Task statement:
Give back the full set of entries exactly, keeping each line intact.

Provided data:
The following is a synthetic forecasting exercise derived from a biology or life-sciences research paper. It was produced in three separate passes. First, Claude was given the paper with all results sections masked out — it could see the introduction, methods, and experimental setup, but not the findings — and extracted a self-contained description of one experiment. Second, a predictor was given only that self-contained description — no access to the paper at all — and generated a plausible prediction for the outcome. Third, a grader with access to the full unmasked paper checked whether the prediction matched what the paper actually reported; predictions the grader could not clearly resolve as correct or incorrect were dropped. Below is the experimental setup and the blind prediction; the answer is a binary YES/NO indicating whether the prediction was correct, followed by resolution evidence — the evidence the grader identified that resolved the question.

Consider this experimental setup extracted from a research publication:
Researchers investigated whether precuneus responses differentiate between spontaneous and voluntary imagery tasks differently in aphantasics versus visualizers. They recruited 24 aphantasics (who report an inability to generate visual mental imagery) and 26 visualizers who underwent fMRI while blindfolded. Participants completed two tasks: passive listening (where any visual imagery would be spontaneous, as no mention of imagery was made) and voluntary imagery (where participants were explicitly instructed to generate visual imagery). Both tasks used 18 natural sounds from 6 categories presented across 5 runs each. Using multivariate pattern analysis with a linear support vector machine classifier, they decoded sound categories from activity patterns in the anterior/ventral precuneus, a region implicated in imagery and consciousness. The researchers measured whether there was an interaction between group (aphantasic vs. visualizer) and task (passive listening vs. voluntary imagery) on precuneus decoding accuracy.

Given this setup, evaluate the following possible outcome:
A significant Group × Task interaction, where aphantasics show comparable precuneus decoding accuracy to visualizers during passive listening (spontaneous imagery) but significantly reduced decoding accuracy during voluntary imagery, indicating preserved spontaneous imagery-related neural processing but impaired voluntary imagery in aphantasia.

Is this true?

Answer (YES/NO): NO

Written response:
The following is a synthetic forecasting exercise derived from a biology or life-sciences research paper. It was produced in three separate passes. First, Claude was given the paper with all results sections masked out — it could see the introduction, methods, and experimental setup, but not the findings — and extracted a self-contained description of one experiment. Second, a predictor was given only that self-contained description — no access to the paper at all — and generated a plausible prediction for the outcome. Third, a grader with access to the full unmasked paper checked whether the prediction matched what the paper actually reported; predictions the grader could not clearly resolve as correct or incorrect were dropped. Below is the experimental setup and the blind prediction; the answer is a binary YES/NO indicating whether the prediction was correct, followed by resolution evidence — the evidence the grader identified that resolved the question.

Consider this experimental setup extracted from a research publication:
Researchers investigated whether precuneus responses differentiate between spontaneous and voluntary imagery tasks differently in aphantasics versus visualizers. They recruited 24 aphantasics (who report an inability to generate visual mental imagery) and 26 visualizers who underwent fMRI while blindfolded. Participants completed two tasks: passive listening (where any visual imagery would be spontaneous, as no mention of imagery was made) and voluntary imagery (where participants were explicitly instructed to generate visual imagery). Both tasks used 18 natural sounds from 6 categories presented across 5 runs each. Using multivariate pattern analysis with a linear support vector machine classifier, they decoded sound categories from activity patterns in the anterior/ventral precuneus, a region implicated in imagery and consciousness. The researchers measured whether there was an interaction between group (aphantasic vs. visualizer) and task (passive listening vs. voluntary imagery) on precuneus decoding accuracy.

Given this setup, evaluate the following possible outcome:
A significant Group × Task interaction, where aphantasics show comparable precuneus decoding accuracy to visualizers during passive listening (spontaneous imagery) but significantly reduced decoding accuracy during voluntary imagery, indicating preserved spontaneous imagery-related neural processing but impaired voluntary imagery in aphantasia.

Is this true?

Answer (YES/NO): NO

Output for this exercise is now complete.